What You'll Learn
- Build a SOC analyst dashboard from scratch using Wazuh's visualization tools
- Understand which metrics matter during a shift and why
- Create the five core dashboard widgets every SOC needs
- Read alert timelines, severity distributions, and agent health panels
- Identify anomalies by comparing dashboard patterns to baseline activity
- Know when a dashboard pattern signals a real incident vs. normal fluctuation
Why Dashboards Matter
In Lessons 2.1 and 2.2, you learned what log sources feed the SIEM and how to read individual alerts. But a SOC analyst doesn't investigate alerts one at a time in a vacuum — you need the big picture. That's what dashboards give you.
A well-built dashboard is your situational awareness screen. It answers the questions you should be asking every 15 minutes during a shift:
- Are we under attack right now? (alert volume spike)
- What's being targeted? (top attacked hosts)
- Is anything broken? (agent health, data gaps)
- What's changed since last shift? (trend comparison)
Without a dashboard, you're staring at a list of individual alerts with no context. With a dashboard, you can spot a brute force campaign across 50 hosts in 2 seconds — something that would take 30 minutes scanning individual alerts.
SOC Reality: In most SOCs, the first thing an analyst does when sitting down for a shift is glance at the dashboard. If the graphs look normal, you start working your alert queue. If something looks wrong — a spike, a gap, a new pattern — that becomes your priority. The dashboard is your early warning system.
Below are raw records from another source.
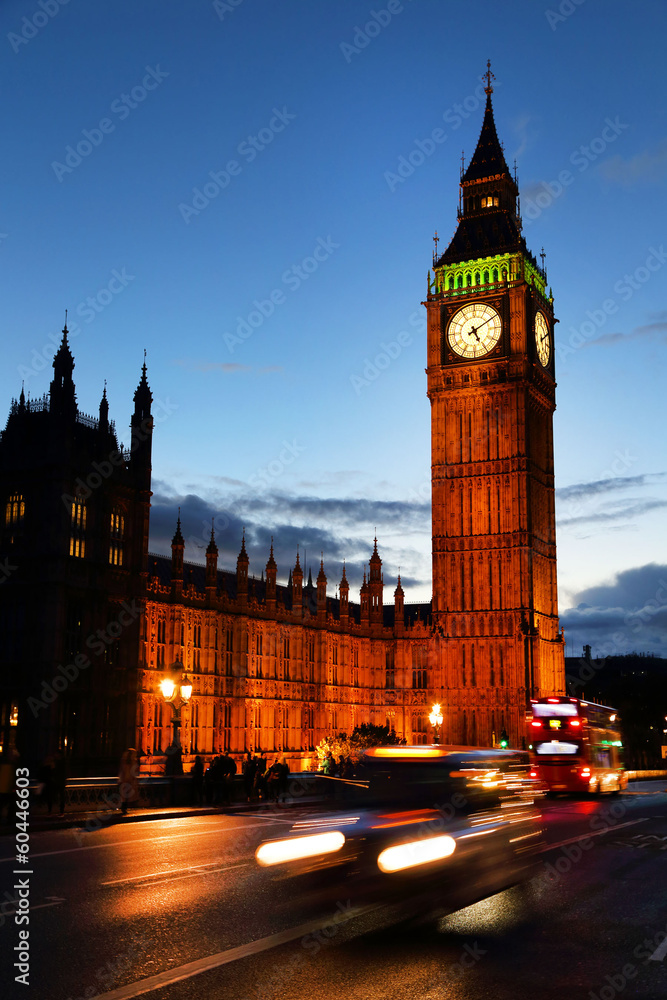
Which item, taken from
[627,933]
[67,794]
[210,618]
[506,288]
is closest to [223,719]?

The Five Core Dashboard Widgets
Every SOC dashboard should include at minimum these five widgets. They represent the essential views that keep you aware of what's happening across your environment.
Widget 1: Alert Volume Over Time (Timeline)
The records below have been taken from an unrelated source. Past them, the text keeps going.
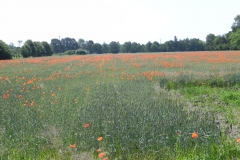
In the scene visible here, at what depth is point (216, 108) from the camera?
942cm

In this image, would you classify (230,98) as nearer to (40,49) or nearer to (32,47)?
(32,47)

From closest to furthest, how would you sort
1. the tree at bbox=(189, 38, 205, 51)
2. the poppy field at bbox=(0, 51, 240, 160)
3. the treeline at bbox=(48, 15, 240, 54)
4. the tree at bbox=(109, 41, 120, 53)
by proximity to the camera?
the poppy field at bbox=(0, 51, 240, 160) → the treeline at bbox=(48, 15, 240, 54) → the tree at bbox=(189, 38, 205, 51) → the tree at bbox=(109, 41, 120, 53)

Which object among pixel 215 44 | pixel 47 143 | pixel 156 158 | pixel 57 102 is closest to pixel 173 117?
pixel 156 158

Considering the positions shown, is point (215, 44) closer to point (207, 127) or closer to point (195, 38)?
point (195, 38)

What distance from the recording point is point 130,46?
110m

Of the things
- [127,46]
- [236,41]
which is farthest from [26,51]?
[127,46]

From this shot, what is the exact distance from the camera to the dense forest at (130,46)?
6132 centimetres

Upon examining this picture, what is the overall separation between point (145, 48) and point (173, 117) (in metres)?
→ 101

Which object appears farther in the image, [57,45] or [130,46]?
[57,45]

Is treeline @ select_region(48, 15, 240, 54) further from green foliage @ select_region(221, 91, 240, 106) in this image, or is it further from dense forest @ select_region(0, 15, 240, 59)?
green foliage @ select_region(221, 91, 240, 106)

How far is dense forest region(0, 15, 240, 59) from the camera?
201 ft

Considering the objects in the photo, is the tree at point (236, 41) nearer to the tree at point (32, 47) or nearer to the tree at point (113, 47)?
the tree at point (32, 47)

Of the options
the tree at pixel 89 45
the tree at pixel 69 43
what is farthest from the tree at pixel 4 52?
the tree at pixel 89 45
This is the most important widget on any SOC dashboard. It shows alert count plotted against time — usually as a line chart or area chart with 5-minute or 15-minute buckets.
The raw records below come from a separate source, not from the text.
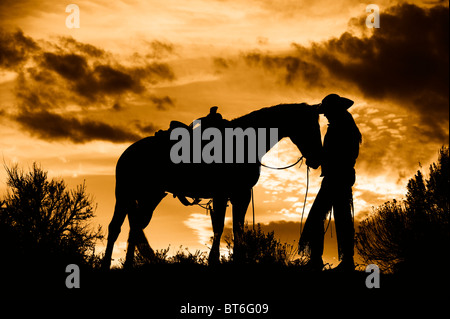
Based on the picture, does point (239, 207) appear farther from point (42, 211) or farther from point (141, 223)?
point (42, 211)

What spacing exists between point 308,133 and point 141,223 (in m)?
4.83

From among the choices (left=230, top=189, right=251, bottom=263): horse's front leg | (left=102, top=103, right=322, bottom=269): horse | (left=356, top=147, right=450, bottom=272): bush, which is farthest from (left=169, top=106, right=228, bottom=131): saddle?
(left=356, top=147, right=450, bottom=272): bush

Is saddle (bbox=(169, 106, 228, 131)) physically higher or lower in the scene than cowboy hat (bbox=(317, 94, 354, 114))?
higher

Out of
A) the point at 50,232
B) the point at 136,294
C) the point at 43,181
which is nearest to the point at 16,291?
the point at 136,294

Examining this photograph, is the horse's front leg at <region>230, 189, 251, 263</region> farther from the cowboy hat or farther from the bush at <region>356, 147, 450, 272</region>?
the bush at <region>356, 147, 450, 272</region>

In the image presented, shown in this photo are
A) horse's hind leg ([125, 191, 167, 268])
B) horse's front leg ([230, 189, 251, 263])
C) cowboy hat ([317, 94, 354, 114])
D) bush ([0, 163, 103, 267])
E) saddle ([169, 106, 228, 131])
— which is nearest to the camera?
cowboy hat ([317, 94, 354, 114])

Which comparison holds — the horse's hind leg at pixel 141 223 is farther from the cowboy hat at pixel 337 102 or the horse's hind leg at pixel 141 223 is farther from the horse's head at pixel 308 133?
the cowboy hat at pixel 337 102

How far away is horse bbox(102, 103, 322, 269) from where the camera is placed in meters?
8.80

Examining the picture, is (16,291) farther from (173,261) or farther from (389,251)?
(389,251)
| What to Look For | What It Means | Action |
|---|---|---|
| Flat baseline | Normal activity — alerts arriving at expected rate | Continue routine triage |
| Sudden spike | Something changed — could be an attack, a misconfiguration, or a noisy rule | Investigate immediately: what alerts spiked? |
| Gradual increase | Slow-building activity — could be a scan, a brute force, or increasing system load | Monitor trend, check top alert types |
| Gap or drop to zero | Data stopped flowing — agent down, network issue, or attacker killed the agent | Critical — investigate the silence, not the noise |
| Periodic pattern | Scheduled tasks, backup jobs, or automated scans | Normal if it matches known schedules |
Silence Is More Dangerous Than Noise. A sudden drop in alert volume is often more alarming than a spike. If an agent that normally generates 200 events/hour suddenly goes silent, it could mean the endpoint was compromised and the attacker disabled logging — or the agent process was killed. Always investigate unexpected silence.
Widget 2: Alerts by Severity Distribution
A pie chart or donut chart showing the breakdown of alerts by severity level. This tells you instantly whether your queue is mostly noise or mostly fire.
| Distribution | Interpretation |
|---|---|
| 90% Low, 8% Medium, 2% High | Normal day — most events are informational noise. Focus on the 2% high alerts. |
| 60% Medium, 30% High, 10% Critical | Abnormal — something is generating a lot of medium+ alerts. Investigate the source. |
| Any Critical > 0 | Critical alerts should be rare. Even one demands immediate attention. |
In Wazuh terms:
- Low = levels 0-6
- Medium = levels 7-9
- High = levels 10-12
- Critical = levels 13-15
Widget 3: Top Attacked Hosts
A horizontal bar chart showing which agents (endpoints) are generating the most alerts. This immediately tells you where the action is.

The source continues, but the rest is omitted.